Man–Woman Marriage Laws Do Not Infringe Gays’ and Lesbians’ Liberty
Gene Schaerr /
Advocates of same-sex marriage have skillfully rallied around the rhetoric of liberty, claiming that laws defining marriage as between a man and a woman curtail the liberty of gays and lesbians. While that claim makes for nice slogans—like “freedom to marry”—it is not grounded in reality.
This conclusion is persuasively established by two amicus briefs recently filed in the pending Supreme Court marriage case—one by Professor Robert George and 46 other scholars and another by scholars of liberty. As these briefs show, the man-woman definition of marriage simply does not implicate gays’ and lesbians’ personal liberty.
All Adults Already Enjoy the Liberty to Enter into Whatever Romantic Relationships They Prefer
First, contrary to the characterization of man-woman marriage laws as “bans” on gay marriage, those laws ban nothing. They are about legal recognition, not about private behavior.
In fact, like anyone else, same-sex couples are already free to marry privately, to hold themselves out as married to the public, and to legally arrange their affairs to reflect such a companionship. Indeed, because of a long line of U.S. Supreme Court decisions culminating in the 2003 decision abolishing state bans on nonprocreative sex, all Americans are free to order their personal and intimate lives as they see fit, free of civil or criminal sanction.
Accordingly, what same-sex couples are really seeking in gay marriage litigation is not the lifting of a restriction on their liberty. Instead, they seek affirmative government recognition of their personal choices—as well as the government benefits that states provide to married couples because of the benefits that man–woman marriage provides states and society. But as Robert George and others note, “[o]penness and publicity do not require legal status…[and marriage] regulation is justified only where more than private interests are at stake.”
In short, man–woman marriage laws do not threaten liberty.
Tangential Legal Benefits of Marriage Are Separate Concerns Addressable Through Other Means
But, same-sex marriage advocates will counter, some legal rights are tied to marriage, such as adoption, hospital visitation, etc. This is true. It is also a red herring.
As these amicus briefs explain, the constitutionality of a state’s adoption laws, for example, is a separate legal and constitutional question from the constitutionality of a state’s marriage laws. And some states expressly separate the two—refusing to recognize same-sex unions as marriages while permitting same-sex couples to adopt children together.
Likewise such things as hospital visitation rights and other privileges related to but tangential to marriage can be handled via legislation, litigation, and other means that do not require redefining marriage. To claim that those issues require a redefinition of marriage to include same-sex couples is to insist that the tail wag the dog.
Legalizing Same-Sex Marriage Actually Threatens the Liberty of Biological Parents As Well As the Moral Rights of Children
Not only do man–woman marriage laws not imperil liberty, they help protect it. The Supreme Court has long recognized the constitutional rights of natural parents to direct the upbringing of their offspring.

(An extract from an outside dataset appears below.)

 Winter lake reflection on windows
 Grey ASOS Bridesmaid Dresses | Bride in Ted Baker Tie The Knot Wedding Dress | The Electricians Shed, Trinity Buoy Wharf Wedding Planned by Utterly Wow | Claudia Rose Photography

By design, however, same-sex marriage implies that in many cases one biological parent may be precluded from exercising those rights and that children will thus be denied their moral right to know and be raised by their biological mother and father whenever possible.
Same-sex marriage, to the degree it shuts out one or both biological parents, thus infringes the liberty of both parent and child. At a minimum, it will create a chaotic scenario in which some children have three, four, or five legal parents. And if that sounds like sky-is-falling fearmongering, it has already begun.
Liberty Does Not Include the Right to Compel Government Endorsement and Benefits
But it gets worse. As these amicus briefs explain, the moral and legal theory underlying the constitutional claim to recognition of same-sex marriages is that, if any two people love each other, and especially if they’re raising children, they should be allowed to marry. But such a definition is conceptually limitless.
Why just two people? Three-person groupings or “throuples” can love each other and raise children together. If states must recognize same-sex marriages, on what principle could one distinguish throuples?
Indeed, once one of the traditional defining limits of marriage—gender diversity, number (just two), and natural personhood—is erased, marriage ceases to serve its original purpose, and the other aspects of marriage can no longer be defended either. Marriage is either between a man and a woman, or it is whatever the adults involved want it to be. And then the state has no constitutionally sufficient reason to regulate it—much less provide it recognition and benefits.
In sum, adult gays and lesbians are already free to love whomever they want; live with whomever they want; share a life with whomever they want; privately marry whomever they want; and (subject only to biology) have a child with whomever they want. Their liberty is not threatened by man–woman marriage laws—unless liberty means the ability to do whatever one wants and to have the government endorse and subsidize it.
But that definition is unworkable and unsustainable. And in the end, it is not really liberty.